The archive does not only reflect changes in society. Broadcasting technology, broadcaster politics, archive selection policy and even the techniques and policies of metadata creation have all left their fingerprints on the archive, and these can appear in unexpected ways. For example, the ‘bump’ in archive items during the ‘60’s and ‘70’s is due to a large intake of international news items, part of an arrangement between broadcasters in different countries to exchange material. The second most frequently occurring broadcaster in the archive is ‘niet van toepassing’ (not applicable), indicating again the strong influence of the international news items, but also the significant presence of ‘in-between’ programmes - short informational films (for example traffic safety) or party political broadcasts - that do not belong to a particular Dutch broadcaster.
All these influences mean that the knowledge and experience of Sound and Vision experts is unmissable in correctly interpreting our data. As not everyone has the benefit of being able to have a cup of coffee with one of our archivists, we have worked with them to create an experimental ‘archiefstats’ website Visualising the archives, showcasing some of the fascinating stories our data tells. For Media Suite researchers with specific questions, we provide Jupyter Notebooks, shareable documents containing code, text and graphics, that provide them with tools for visualisation and analysis, and also essential background information to help them find the answers they need.
Data has its own stories to tell, and with media streaming into the archive daily, and new technologies such as face and speaker recognition, those stories are becoming richer and more numerous.
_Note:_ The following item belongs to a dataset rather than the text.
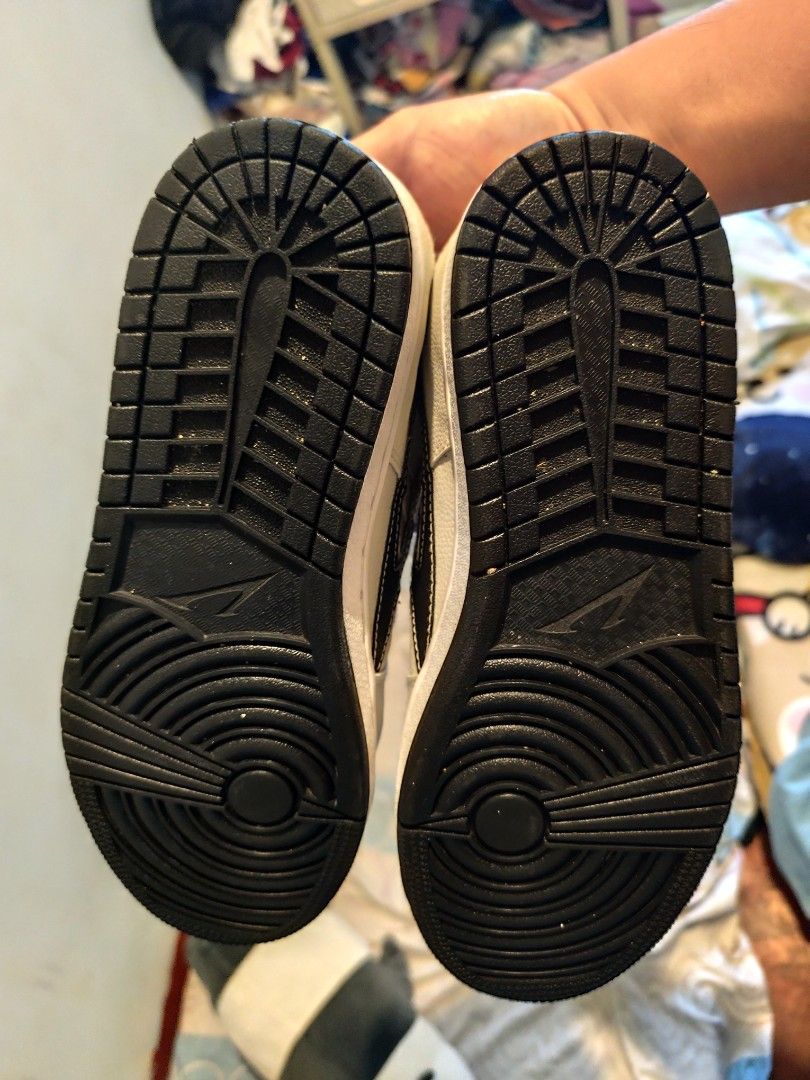 White & Black Low-Top Sneakers (Category: Casual Shoes) located in Manila. Submitted by maynard_22 (Listing ID 1444116374, Image 3). Description: Label Shoes PH brand. Size 9 sa tag ng shoes . 2 times lang nagamit RFS Di na nagagamit Need funds lang din.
Combining Sound and Vision expertise with the enthusiasm and curiosity of our users, we can finally let those stories be heard.
About the author
Mari Wigham is a software developer in the Discovery department of Sound and Vision. She develops innovative technology to unlock media archives for users, in particular researchers, and to provide them with new insights from the data.
The development of the archiefstats website and Jupyter Notebooks was made possible by the support of CLARIAH.